The algorithm is linear with respect to the number of picks because frequency counting and winner checking both require only a single traversal of the stored data.

Test Cases

from typing import List
from collections import defaultdict

class Solution:
    def winningPlayerCount(self, n: int, pick: List[List[int]]) -> int:
        counts = defaultdict(lambda: defaultdict(int))

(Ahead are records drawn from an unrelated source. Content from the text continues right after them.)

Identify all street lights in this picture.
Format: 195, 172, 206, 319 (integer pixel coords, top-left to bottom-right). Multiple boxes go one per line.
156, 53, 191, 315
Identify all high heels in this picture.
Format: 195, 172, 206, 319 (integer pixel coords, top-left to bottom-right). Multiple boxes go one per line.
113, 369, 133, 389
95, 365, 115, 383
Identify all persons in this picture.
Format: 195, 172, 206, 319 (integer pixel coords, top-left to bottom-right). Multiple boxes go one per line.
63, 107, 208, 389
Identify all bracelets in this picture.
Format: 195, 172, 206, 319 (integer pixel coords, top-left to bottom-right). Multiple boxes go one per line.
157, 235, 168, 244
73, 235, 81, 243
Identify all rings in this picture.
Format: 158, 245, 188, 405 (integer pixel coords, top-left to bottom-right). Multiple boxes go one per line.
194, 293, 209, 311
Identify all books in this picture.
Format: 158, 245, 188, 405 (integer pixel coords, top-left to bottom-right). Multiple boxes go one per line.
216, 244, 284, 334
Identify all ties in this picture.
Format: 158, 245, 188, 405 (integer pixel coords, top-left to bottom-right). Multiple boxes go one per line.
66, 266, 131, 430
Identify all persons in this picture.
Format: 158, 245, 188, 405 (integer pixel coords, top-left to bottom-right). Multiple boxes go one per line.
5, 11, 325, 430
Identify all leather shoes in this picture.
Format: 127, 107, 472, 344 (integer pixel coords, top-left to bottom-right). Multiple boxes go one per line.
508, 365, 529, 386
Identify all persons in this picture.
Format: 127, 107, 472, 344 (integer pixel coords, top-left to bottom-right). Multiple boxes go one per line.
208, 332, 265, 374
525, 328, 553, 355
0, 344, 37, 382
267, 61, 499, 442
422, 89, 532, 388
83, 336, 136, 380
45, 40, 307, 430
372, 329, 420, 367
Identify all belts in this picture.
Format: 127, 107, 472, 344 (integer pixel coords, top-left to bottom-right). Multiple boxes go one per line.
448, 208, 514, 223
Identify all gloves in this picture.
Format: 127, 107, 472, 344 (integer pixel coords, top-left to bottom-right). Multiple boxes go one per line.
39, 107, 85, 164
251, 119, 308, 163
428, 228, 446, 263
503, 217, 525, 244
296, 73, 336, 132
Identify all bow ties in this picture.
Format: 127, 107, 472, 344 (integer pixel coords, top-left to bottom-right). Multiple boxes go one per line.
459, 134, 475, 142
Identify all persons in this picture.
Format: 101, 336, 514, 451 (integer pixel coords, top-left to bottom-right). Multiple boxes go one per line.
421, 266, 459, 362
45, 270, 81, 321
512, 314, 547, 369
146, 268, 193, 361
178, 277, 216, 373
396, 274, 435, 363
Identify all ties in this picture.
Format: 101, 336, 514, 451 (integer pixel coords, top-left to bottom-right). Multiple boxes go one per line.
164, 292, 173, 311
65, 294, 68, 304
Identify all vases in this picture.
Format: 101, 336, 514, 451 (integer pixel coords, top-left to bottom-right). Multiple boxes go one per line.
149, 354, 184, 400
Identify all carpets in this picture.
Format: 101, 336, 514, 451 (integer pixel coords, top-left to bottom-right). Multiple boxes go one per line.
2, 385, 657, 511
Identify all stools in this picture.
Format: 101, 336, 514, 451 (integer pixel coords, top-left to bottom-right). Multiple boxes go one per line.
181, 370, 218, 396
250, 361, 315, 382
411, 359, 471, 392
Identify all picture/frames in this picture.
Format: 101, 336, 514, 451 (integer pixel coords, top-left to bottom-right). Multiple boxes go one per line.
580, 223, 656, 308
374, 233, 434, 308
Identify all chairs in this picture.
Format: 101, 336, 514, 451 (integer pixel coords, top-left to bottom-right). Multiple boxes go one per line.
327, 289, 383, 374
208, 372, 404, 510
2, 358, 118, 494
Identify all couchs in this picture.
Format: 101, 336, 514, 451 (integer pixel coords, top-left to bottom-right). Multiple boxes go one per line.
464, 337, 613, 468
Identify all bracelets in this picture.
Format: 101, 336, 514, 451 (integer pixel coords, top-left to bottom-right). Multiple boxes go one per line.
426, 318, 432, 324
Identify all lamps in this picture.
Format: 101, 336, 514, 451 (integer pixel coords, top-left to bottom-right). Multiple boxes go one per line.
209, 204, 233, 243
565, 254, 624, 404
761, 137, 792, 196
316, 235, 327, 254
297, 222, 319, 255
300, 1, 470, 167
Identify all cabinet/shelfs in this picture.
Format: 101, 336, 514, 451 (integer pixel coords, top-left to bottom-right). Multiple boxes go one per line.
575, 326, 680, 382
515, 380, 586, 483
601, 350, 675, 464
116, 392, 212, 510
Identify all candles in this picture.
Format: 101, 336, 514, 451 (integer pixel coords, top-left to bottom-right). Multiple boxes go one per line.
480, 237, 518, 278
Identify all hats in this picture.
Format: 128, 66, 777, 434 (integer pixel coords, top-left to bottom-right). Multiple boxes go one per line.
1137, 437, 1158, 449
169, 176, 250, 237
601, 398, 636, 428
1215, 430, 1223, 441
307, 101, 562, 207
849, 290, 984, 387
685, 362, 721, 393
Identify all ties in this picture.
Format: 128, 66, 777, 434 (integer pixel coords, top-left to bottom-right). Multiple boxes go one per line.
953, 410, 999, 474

        for player, color in pick:
            counts[player][color] += 1

        winning_players = 0

        for player in counts:
            for frequency in counts[player].values():
                if frequency > player:
                    winning_players += 1
                    break

        return winning_players

sol = Solution()

# Provided examples
assert sol.winningPlayerCount(
    4,
    [[0, 0], [1, 0], [1, 0], [2, 1], [2, 1], [2, 0]]
) == 2  # Example 1

assert sol.winningPlayerCount(
    5,
    [[1, 1], [1, 2], [1, 3], [1, 4]]
) == 0  # Example 2

assert sol.winningPlayerCount(
    5,
    [[1, 1], [2, 4], [2, 4], [2, 4]]
) == 1  # Example 3

# Player 0 wins with a single pick
assert sol.winningPlayerCount(
    2,
    [[0, 5]]
) == 1  # Minimum winning condition

# No players appear
assert sol.winningPlayerCount(
    3,
    []
) == 0  # Empty pick list

# Multiple winning players
assert sol.winningPlayerCount(
    4,
    [[0, 1], [1, 2], [1, 2], [2, 3], [2, 3], [2, 3]]
) == 3  # Players 0, 1, and 2 win

# Many colors but insufficient duplicates
assert sol.winningPlayerCount(
    3,
    [[2, 1], [2, 2], [2, 3], [2, 4]]
) == 0  # No color appears enough times

# Multiple qualifying colors for one player
assert sol.winningPlayerCount(
    3,
    [[1, 1], [1, 1], [1, 2], [1, 2]]
) == 1  # Count player once only

# Highest player index wins exactly at threshold + 1
assert sol.winningPlayerCount(
    5,
    [[4, 7], [4, 7], [4, 7], [4, 7], [4, 7]]
) == 1  # Player 4 needs 5 identical colors
Test Why
Example 1 Validates normal mixed behavior
Example 2 Ensures different colors do not combine counts
Example 3 Verifies larger frequency threshold
Single pick for player 0 Tests smallest winning condition
Empty pick list Confirms no crashes on empty input
Multiple winners Verifies counting several winners correctly
Distinct colors only Ensures duplicates are required
Multiple winning colors Confirms a player is counted once
Player 4 with five identical colors Tests higher threshold logic

Edge Cases

Player 0 Requires Only One Ball

Player 0 is special because the winning condition is frequency greater than 0. That means a single occurrence of any color is enough.

This can easily cause off-by-one mistakes if the condition is implemented incorrectly as >= player instead of > player.

The implementation handles this correctly by checking:

if frequency > player

For player 0, any frequency of 1 satisfies the condition.

Many Picks but No Repeated Colors

A player may pick many balls without winning if no color appears frequently enough.

For example:

player 2 -> colors [1,2,3,4]

Even though the player picked four balls total, each color frequency is only 1, which is not enough.

The implementation correctly checks frequencies individually rather than total pick count.

A Player Qualifies with Multiple Colors

A player may satisfy the winning condition for more than one color.

For example:

player 1 -> {2:2, 3:2}

The player should still only count once.

The implementation avoids double counting by using break immediately after finding the first qualifying color.